Peu d’électeurs en perspective qui se déplaceront, mais des dépenses relativement modestes pour les organiser. Les Européennes du 25 mai prochain ne devraient coûter que 56,7 millions d’euros à l’Etat en frais d’organisation alors que les Municipales de mars ont nécessité 120 millions d’euros.

C’est ce qui ressort du Budget 2014. Dans le détail, 14 millions d’euros sont prévus pour rembourser les candidats de leurs frais de campagne, et 13,7 millions pour rémunérer les fonctionnaires mobilisés le jour du scrutin.

Le coût des Européennes aurait pû être moins élevé si le gouvernement avait mis en place la dématérialisation des envois de propagande électorale. Selon les chiffres du projet de loi finances, cette dématérialisation aurait permis une économie de 27,6 millions.

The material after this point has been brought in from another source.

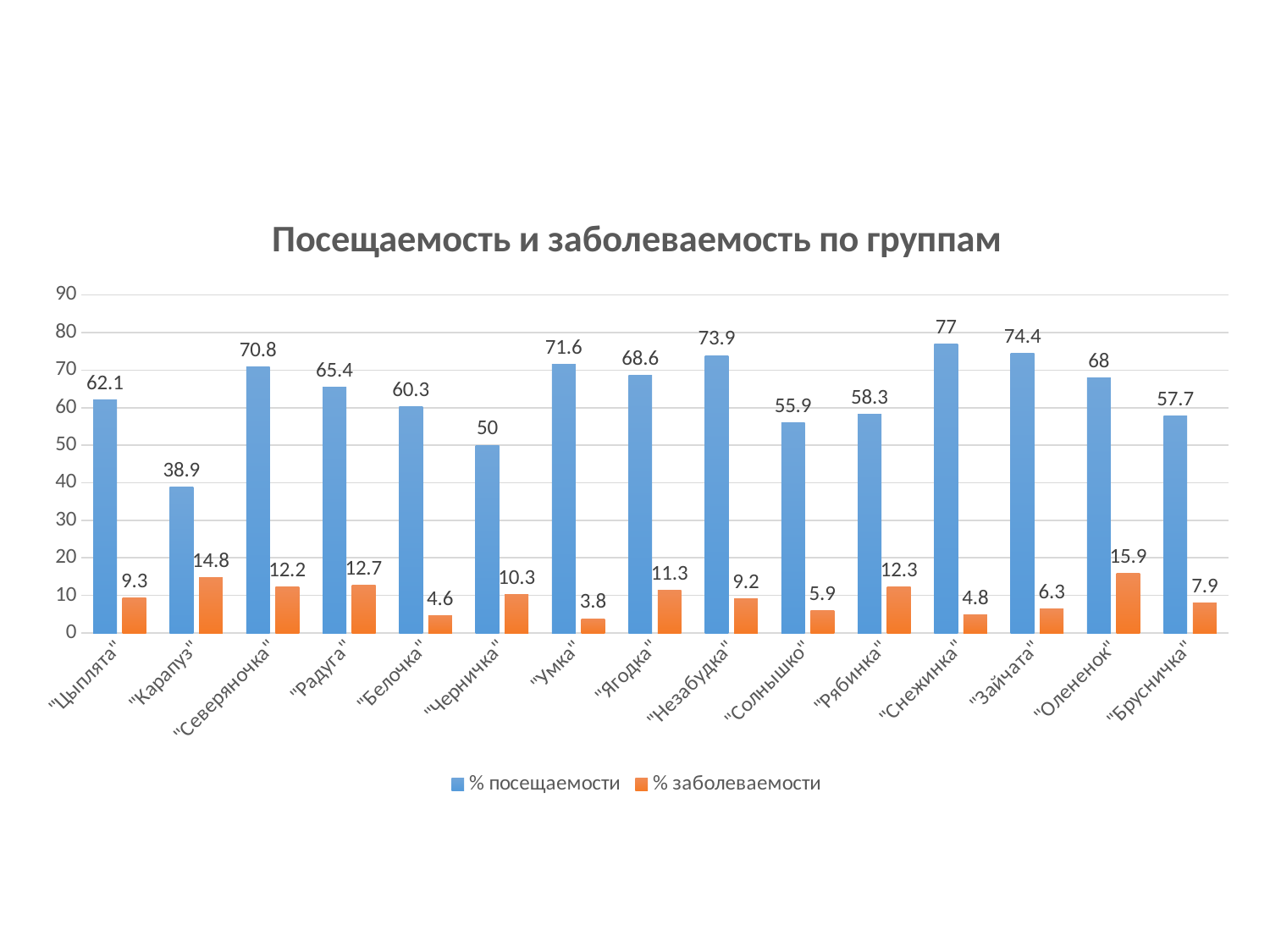
What is the % посещаемости value for "Северяночка"? 70.8 Which group has the highest % заболеваемости? "Олененок" What is the difference between the % посещаемости values for "Цыплята" and "Карапуз"? 23.2 Which group has the highest % посещаемости? "Снежинка" Is the % посещаемости value for "Черничка" greater or less than 60? less How many groups are shown on the x axis? 15 What is the % заболеваемости value for "Олененок"? 15.9 Which group has the lowest % посещаемости? "Карапуз" Which is larger: the % заболеваемости for "Радуга" or for "Рябинка"? "Радуга" Which group has the lowest % заболеваемости? "Умка" What type of chart is shown on the slide? bar chart How many series does the legend list? 2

Mais devant le tollé des élus, Manuel Valls, alors ministre de l’Intérieur, a décidé, l’an dernier, de ne rien bouger. Et d’attendre les scrutins suivants.

251% de plus qu’en 2013

2014 sera une grosse année électorale, du moins pour le budget de l’Etat. Selon le rapport parlementaire présenté cet automne par la députée PS Hélène Vainqueur-Christophe, les crédits concernant les élections atteidront au total 209,3 millions d’euros. Ce qui représente 251% de plus qu’en 2013. Une année qui était il est vrai pauvre en scrutins.